* **TASKS TO CARRY OUT**:
• A. Answer these about the passage on Choctaw sovereignty:
(i) What does the McGirt decision provide an excellent opportunity to build?
(ii) According to the passage, what is the ruling not based on?
(iii) Until what year did the Five Tribes exercise sovereignty and jurisdiction over their territorial boundaries?
• B. Please repeat word for word the passage on Choctaw sovereignty from "First, the McGirt" up to and including "grow tribal sovereignty.".
═════ DOCUMENT EXCERPT
I would like to expand on some additional legal concepts, sovereignty issues, and factors that you should consider detrimental to the tribe about the state’s plan and that legislation is not needed or helpful also discussed in the Joint Choctaw Citizens letter.
First, the McGirt decision provides an excellent opportunity to build diplomatic relations between the tribe, federal government and state-based upon theories of equality which also empowers the tribes in this process.
Second, the restoration of jurisdiction to the Five Tribes is like the gates to the promised-land opening up for our tribes and our peoples to cultivate and grow tribal sovereignty.
It is deeply concerning to see a proposed agreement that would return our tribes to the shackles and yoke of state jurisdiction even before the ink dries on the order restoring jurisdictional sovereignty to our tribes.
After such a long battle to achieve self-determination, in the simplest terms, agreeing to such a Faustian bargain would set the absolute worst and most dangerous precedent in Indian Country against tribes fighting for and achieving freedom and self-determination in a court of law or politically.
Those who are against Native peoples will argue and point to the fact we acquiesced the required duty of self-governance regarding tribal sovereignty over jurisdiction to the state to exercise and that our future plights for asserting tribal sovereignty are merely an illusion of sovereignty warranting nothing more under the law than that of a corporate entity.
Now is time for great pause and reflection so that we protect Choctaw sovereignty and set a powerful precedent to protect tribal sovereignty in all of Indian Country.
It is important to understand that state jurisdiction over Native peoples has been wrought with injustice and inequality in Oklahoma and other states in the United States for many years. Indeed, that disparity in fair justice is the reason for challenging state jurisdiction in McGirt and the other cases in the first place. It is a landmark precedent for all of Indian Country.
The ruling in the case is not based on treaty language and thus may not be abrogated by Congress simply through adverse political objectives of the day. For our Five Tribes, the ruling presents us with a return of sovereignty over tribal lands whereas engaged and informed Choctaws, we do not want to see the opportunity lost or bargained away but embraced and grown so that there is equality for our citizens now and in the future. Until 1907,
The Five Tribes exercised sovereignty and jurisdiction over their territorial boundaries and there is no reason our tribes should give that away to the state to maintain its jurisdictional dominion over the Five Tribes as status quo.
══════════
═════ DATASET EXCERPTS
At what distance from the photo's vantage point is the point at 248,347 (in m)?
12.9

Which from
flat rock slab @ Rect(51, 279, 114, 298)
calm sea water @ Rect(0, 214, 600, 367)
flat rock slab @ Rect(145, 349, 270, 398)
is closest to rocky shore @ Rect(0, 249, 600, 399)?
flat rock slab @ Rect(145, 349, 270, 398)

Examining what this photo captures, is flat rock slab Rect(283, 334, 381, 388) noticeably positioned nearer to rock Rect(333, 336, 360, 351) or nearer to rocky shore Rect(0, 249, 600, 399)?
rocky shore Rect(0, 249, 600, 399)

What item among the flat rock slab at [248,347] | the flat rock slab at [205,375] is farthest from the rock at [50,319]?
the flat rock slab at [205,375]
══════════
═════ DATASET EXCERPTS
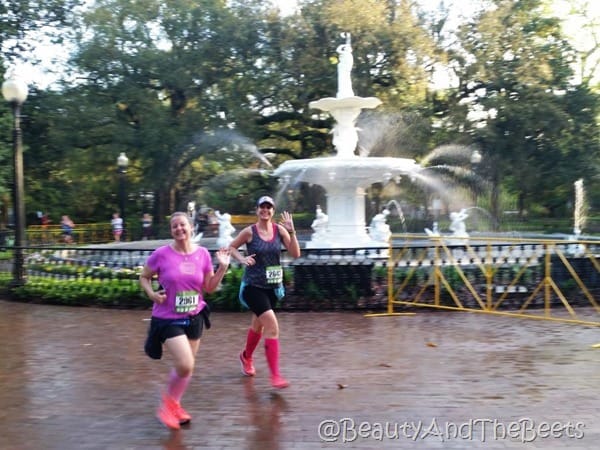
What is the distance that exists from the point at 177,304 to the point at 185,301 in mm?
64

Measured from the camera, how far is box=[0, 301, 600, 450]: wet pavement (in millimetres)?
══════════
═════ DATASET EXCERPTS
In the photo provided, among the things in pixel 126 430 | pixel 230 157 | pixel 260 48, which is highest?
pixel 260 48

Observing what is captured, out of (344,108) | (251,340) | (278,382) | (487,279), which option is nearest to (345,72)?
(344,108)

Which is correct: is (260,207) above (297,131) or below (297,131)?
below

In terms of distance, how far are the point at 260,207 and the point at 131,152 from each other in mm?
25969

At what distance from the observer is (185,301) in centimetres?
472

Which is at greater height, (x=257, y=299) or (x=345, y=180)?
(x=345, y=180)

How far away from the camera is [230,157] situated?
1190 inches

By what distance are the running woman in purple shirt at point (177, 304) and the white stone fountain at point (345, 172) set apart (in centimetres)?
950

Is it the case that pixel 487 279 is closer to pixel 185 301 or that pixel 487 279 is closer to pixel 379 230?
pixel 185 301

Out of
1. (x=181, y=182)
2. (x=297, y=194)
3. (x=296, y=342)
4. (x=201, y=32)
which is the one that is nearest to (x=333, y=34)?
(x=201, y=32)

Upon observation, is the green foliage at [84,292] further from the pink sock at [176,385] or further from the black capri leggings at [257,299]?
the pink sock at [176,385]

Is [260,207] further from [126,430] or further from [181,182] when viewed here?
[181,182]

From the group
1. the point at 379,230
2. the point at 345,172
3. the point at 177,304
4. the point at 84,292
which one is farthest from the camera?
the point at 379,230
══════════
* **OUTPUTS BY TASK**:
• A.
(i) Diplomatic relations between the tribe, federal government and state, based upon theories of equality.
(ii) Treaty language.
(iii) 1907.

• B.
First, the McGirt decision provides an excellent opportunity to build diplomatic relations between the tribe, federal government and state-based upon theories of equality which also empowers the tribes in this process.
Second, the restoration of jurisdiction to the Five Tribes is like the gates to the promised-land opening up for our tribes and our peoples to cultivate and grow tribal sovereignty.